:: Extracted data ::

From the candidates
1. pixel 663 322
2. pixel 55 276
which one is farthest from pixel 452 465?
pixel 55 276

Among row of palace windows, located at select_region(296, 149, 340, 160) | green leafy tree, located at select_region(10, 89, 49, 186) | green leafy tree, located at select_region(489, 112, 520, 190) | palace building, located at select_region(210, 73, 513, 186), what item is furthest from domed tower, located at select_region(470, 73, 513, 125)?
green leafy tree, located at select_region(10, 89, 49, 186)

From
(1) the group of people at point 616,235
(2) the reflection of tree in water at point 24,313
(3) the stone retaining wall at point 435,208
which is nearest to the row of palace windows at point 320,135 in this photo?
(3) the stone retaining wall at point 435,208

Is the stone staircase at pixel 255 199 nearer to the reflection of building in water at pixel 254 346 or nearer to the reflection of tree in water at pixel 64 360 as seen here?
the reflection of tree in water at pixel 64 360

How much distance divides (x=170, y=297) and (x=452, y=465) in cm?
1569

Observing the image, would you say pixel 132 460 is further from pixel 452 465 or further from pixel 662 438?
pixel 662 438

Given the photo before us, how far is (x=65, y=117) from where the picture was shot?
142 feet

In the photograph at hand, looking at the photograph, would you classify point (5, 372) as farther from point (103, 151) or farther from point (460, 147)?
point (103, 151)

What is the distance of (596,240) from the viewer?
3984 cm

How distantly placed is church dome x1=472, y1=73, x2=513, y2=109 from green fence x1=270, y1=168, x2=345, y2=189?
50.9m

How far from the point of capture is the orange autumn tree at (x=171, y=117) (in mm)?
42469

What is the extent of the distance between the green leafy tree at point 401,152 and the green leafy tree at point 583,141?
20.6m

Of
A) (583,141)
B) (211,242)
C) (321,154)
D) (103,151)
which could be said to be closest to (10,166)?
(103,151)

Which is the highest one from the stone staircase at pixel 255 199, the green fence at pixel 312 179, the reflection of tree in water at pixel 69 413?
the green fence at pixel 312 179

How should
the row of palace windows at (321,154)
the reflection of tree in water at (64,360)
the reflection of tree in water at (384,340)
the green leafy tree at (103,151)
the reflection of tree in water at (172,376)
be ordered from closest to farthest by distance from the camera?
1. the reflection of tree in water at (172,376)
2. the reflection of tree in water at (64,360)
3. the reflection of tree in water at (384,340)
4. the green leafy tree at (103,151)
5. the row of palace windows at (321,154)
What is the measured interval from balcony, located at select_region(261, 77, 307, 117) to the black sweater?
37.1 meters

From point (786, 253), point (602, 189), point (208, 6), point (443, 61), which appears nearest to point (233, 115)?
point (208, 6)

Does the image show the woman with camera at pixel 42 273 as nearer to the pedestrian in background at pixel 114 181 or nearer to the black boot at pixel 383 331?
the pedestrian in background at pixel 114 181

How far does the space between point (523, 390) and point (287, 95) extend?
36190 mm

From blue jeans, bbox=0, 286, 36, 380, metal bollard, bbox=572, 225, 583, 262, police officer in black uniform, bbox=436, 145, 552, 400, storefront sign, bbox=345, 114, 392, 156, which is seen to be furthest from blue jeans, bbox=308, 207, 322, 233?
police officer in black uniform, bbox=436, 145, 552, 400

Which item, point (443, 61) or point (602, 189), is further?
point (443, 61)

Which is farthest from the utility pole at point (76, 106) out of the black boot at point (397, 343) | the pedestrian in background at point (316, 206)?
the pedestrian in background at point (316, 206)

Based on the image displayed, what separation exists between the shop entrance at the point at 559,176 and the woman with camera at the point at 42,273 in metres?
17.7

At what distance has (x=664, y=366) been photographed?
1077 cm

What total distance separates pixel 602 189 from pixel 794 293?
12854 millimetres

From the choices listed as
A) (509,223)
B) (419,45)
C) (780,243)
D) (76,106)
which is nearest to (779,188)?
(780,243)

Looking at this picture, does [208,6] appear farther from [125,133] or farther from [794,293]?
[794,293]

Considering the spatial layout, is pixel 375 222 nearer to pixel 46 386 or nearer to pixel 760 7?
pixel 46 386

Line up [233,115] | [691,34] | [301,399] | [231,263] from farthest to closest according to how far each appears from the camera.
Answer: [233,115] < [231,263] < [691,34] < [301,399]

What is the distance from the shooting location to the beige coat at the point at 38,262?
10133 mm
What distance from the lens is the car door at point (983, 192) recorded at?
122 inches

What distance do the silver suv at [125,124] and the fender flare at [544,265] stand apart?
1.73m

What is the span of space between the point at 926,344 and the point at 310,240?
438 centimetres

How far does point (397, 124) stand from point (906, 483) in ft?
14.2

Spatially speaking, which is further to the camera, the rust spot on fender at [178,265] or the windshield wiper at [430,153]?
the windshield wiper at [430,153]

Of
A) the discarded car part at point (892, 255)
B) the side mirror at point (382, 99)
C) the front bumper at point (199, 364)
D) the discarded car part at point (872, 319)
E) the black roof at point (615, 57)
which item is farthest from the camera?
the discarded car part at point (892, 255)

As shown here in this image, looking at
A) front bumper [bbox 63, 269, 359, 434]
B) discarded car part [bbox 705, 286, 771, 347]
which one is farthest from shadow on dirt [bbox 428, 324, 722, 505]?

:::

Exercise details:
Extract every line from the records above that contains the string "building", matching case exactly.

Expected answer:
Among row of palace windows, located at select_region(296, 149, 340, 160) | green leafy tree, located at select_region(10, 89, 49, 186) | green leafy tree, located at select_region(489, 112, 520, 190) | palace building, located at select_region(210, 73, 513, 186), what item is furthest from domed tower, located at select_region(470, 73, 513, 125)?
Is the stone staircase at pixel 255 199 nearer to the reflection of building in water at pixel 254 346 or nearer to the reflection of tree in water at pixel 64 360 as seen here?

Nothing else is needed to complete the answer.